Erbakan'ın özel sekreteri İbrahim Titiz anlatıyor:
12 Eylül ihtilalinden dolayı Erbakan Hoca'nın siyasi yasaklılığı halen sürüyordu. Ayrancı'daki evinin altında bulunan çalışma bürosunda Hocam çalışmalarını sürdürüyordu. Bir gün bana;
- İbrahim kimseyi ama hiç kimseyi içeri almayacaksın tamam mı? Çok önemli bir çalışmam var.
Aradan bir kaç saat geçti. Kapı çalındı. Doğudaki teşkilatlardan orta yaşın üstünde bir kişi geldi. Çay ikram ettikten sonra;
- Hayrola amca, buyur. Bir emrin mi var ?
- Erbakan Hocamı göreceğim.
- Erbakan hocam kesinlikle kimseyle görüşmeyeceğini söyledi, içeride çok mühim bir çalışması var.
- Aman evladım ta nerelerden geldim. Ben Erbakan Hocamı görmeden hiç bir yere gitmem!
- Amca imkânı yok.
Karşılıklı konuşmamızda ses tonumuz yüksek olacak ki, Erbakan içeriden sinirli bir şekilde çıktı.
- İbrahim niye bağrışıyorsunuz ? diye sordu.
- Hocam bu zat sizinle görüşmek istiyor, içeriye girmek için ısrar ediyor. Ben de bunun mümkün olmayacağını belirttim.

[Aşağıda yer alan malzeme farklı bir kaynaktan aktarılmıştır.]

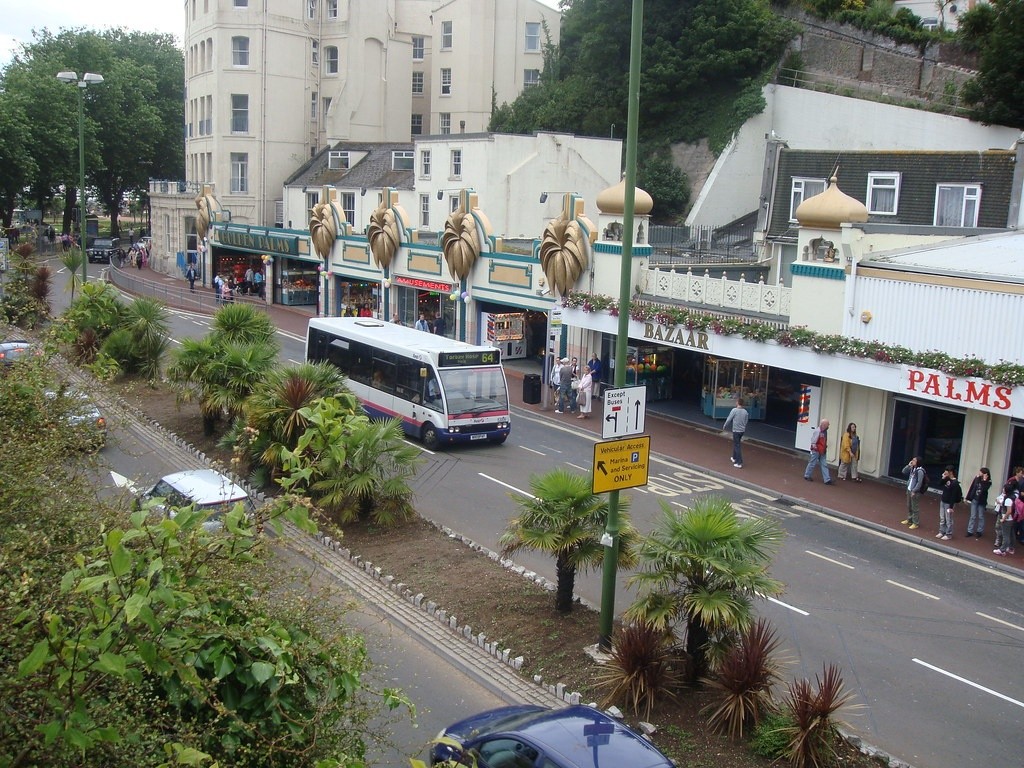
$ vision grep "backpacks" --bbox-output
[915,467,929,493]
[1007,495,1024,521]
[950,480,965,503]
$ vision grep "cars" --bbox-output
[45,392,107,450]
[430,703,676,768]
[0,339,38,373]
[130,236,152,249]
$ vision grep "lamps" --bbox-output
[436,188,474,201]
[540,191,578,203]
[301,185,334,193]
[360,186,394,197]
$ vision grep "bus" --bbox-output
[305,317,510,450]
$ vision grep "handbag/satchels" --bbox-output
[576,390,586,406]
[214,283,219,289]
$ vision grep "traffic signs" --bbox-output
[592,435,651,494]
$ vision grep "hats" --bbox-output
[560,358,569,362]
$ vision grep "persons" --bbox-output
[186,262,198,293]
[140,230,144,238]
[429,373,441,401]
[803,419,836,484]
[723,398,749,468]
[965,468,992,538]
[117,239,151,270]
[389,312,446,336]
[993,467,1024,557]
[901,456,926,530]
[550,353,602,419]
[215,265,264,306]
[129,227,134,242]
[118,220,122,231]
[62,233,81,252]
[838,423,863,482]
[344,298,374,317]
[935,464,962,540]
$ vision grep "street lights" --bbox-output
[57,71,104,294]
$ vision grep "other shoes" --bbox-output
[734,463,742,468]
[731,457,736,462]
[909,523,918,529]
[941,535,951,540]
[804,477,813,481]
[994,538,1001,546]
[841,478,845,481]
[576,414,587,418]
[1005,547,1015,555]
[900,519,912,524]
[572,410,576,413]
[975,532,984,537]
[993,549,1006,556]
[555,409,563,413]
[824,480,832,484]
[935,533,944,539]
[854,478,862,482]
[965,531,973,537]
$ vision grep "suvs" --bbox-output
[87,236,121,263]
[137,468,263,556]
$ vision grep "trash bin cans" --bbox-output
[523,374,541,404]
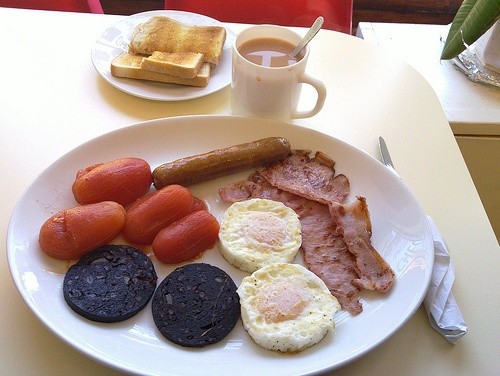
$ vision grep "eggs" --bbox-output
[216,198,303,273]
[236,263,339,353]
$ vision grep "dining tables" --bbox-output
[0,5,500,376]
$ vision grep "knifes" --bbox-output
[379,135,396,171]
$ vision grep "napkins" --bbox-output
[387,162,469,346]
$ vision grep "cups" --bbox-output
[231,25,327,123]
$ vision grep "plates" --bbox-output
[92,10,237,102]
[6,116,436,376]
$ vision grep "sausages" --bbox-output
[152,137,292,188]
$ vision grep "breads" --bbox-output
[110,16,226,88]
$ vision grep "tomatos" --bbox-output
[37,159,220,264]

Yaşlı adam hemen Erbakan'ın eline sarıldı.
- "Hocam beni seninle görüştürmüyorlar!"
Erbakan Hoca'nın kızacağını zannettim. Güldü, bizi teselli eder gibi;
- Bakın, İbrahim'in görevi kesinlikle hiç kimseyi içeri sokmamak. Sizin de göreviniz her halükârda içeriye girmek.